In the TRAF6/TAK1 complex, the increasing role of SOCS3 after SN treatment (with 100 µM SN in 40 ng/mL IL-1β presence for 30 min) was investigated through the transfection of the cells for 24 h with the siRNA which consisted of a scrambled sequence as a negative control (NC siRNA) or SOCS3 siRNA. Co-immunoprecipitated (Co-IP) assay showed that, after IL-1β stimulation, TAK1 interacted well with TRAF6 (p = 0.048), while SN treatment suppressed their interaction (p = 0.0002). However, silencing SOCS3 abrogated the suppression of the interaction in SN-treated cells, indicating that SN might have blocked IL-1β-induced interaction of TRAF6 and TAK1 by up-regulating SOCS3 expression (Fig. 4A). Meanwhile, we tested the MMPs levels in the supernatants. In line with Co-IP results, ELISA assay results showed that, after IL-1β stimulation, MMPs levels of SN + SOCS3 siRNA group were significantly higher than that of SN + NC-siRNA group. However, SN failed to inhibit the levels of MMPs in SOCS3 siRNA-treated cells in comparison with the no treatment + SOCS3 siRNA group (Fig. 4B).

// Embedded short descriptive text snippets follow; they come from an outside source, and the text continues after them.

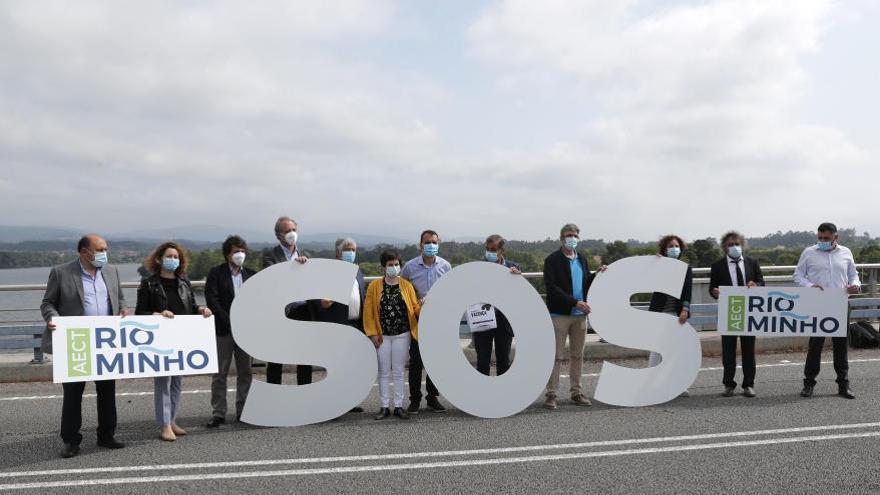Los trece concellos de la ribera del Miño se unen para exigir fronteras abiertas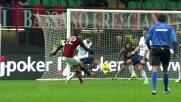 Kakà prova a segnare al Genoa con un tiro a giro ma la palla è alta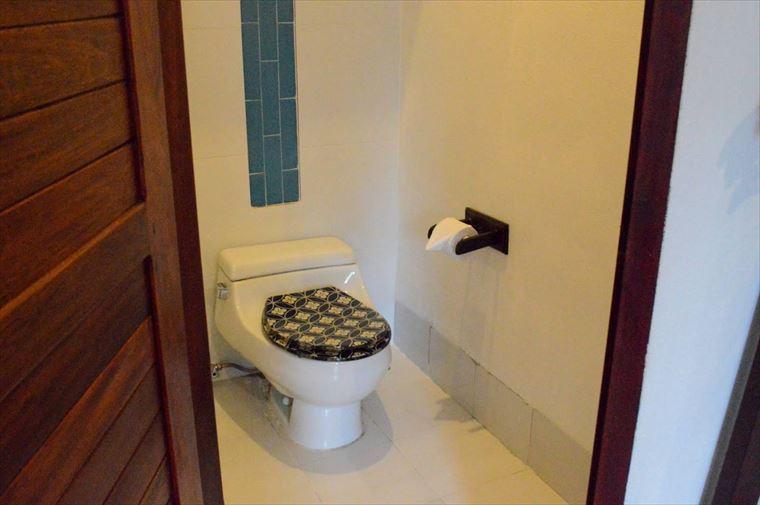 ルアンパバーンの【Indigo House Hotel】のトイレ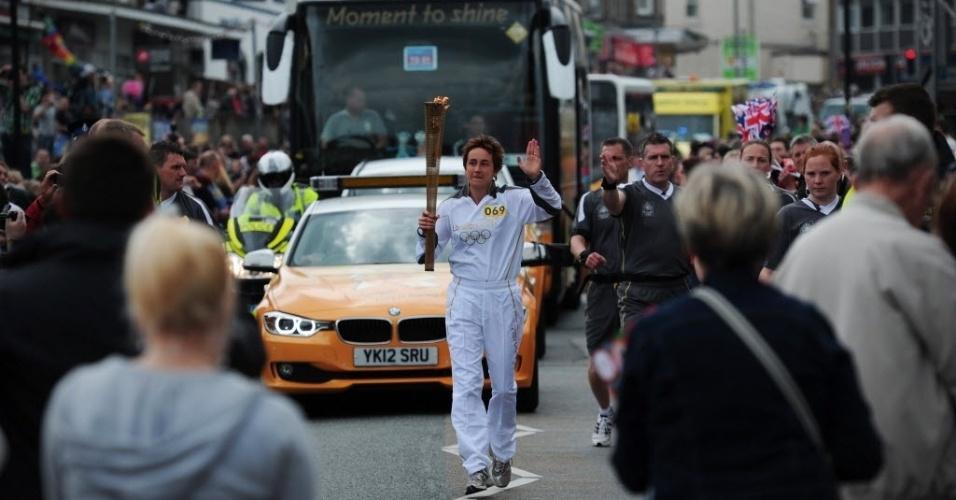 A tocha olímpica chegou ao Reino Unido na última sexta-feira, trazida por David Beckham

(A) SW1353 cells transfected for 24 h with NC siRNA (as a negative control) or SOCS3 siRNA were treated for 30 min with SN (100 µM) in the presence of IL-1β (40 ng/mL). TRAF6 was immunoprecipitated by antibody and the indicated protein levels were measured with Western blot analysis. GAPDH was shown as the control. Data were analyzed with 2 × 2 factorial ANOVA (, IB: TAK1 interaction effect: f = 16.51, p = 0.0036) and simple effect was performed to analyze the difference between two groups. (B) SW1353 cells transfected for 24 h with siRNA (as negative control) or SOCS3 siRNA were treated for 24 h with SN (100 µM) in the presence of IL-1β (40 ng/mL). The MMPs protein levels were measured with ELISA assay. The entire experiments were conducted in triplicate, while data were analyzed with 2 × 2 factorial ANOVA (MMP-1 interaction effect f = 4.48, p = 0.0671; SOCS3 siRNA main effect f = 73.87, p < 0.0001; SN main effect f = 20.27, p = 0.002; MMP-3 interaction effect f = 5.2224, p = 0.0516; SOCS3 siRNA main effect f = 76.99, p < 0.0001; SN main effect f = 15.93, p = 0.004; MMP-13 interaction effect f = 2.23, p = 0.1739; SOCS3 siRNA main effect f = 64.66, p < 0.0001; SN main effect f = 14.07, p = 0.0056) and simple effect was performed to analyze the difference between two groups. All data were presented as means ± S.E.M. (* p < 0.05, ** p < 0.01, *** p < 0.001 vs. IL-1β + NC-siRNA; ### p < 0.001, #### p < 0.0001 vs. IL-1β + NC-siRNA + SN).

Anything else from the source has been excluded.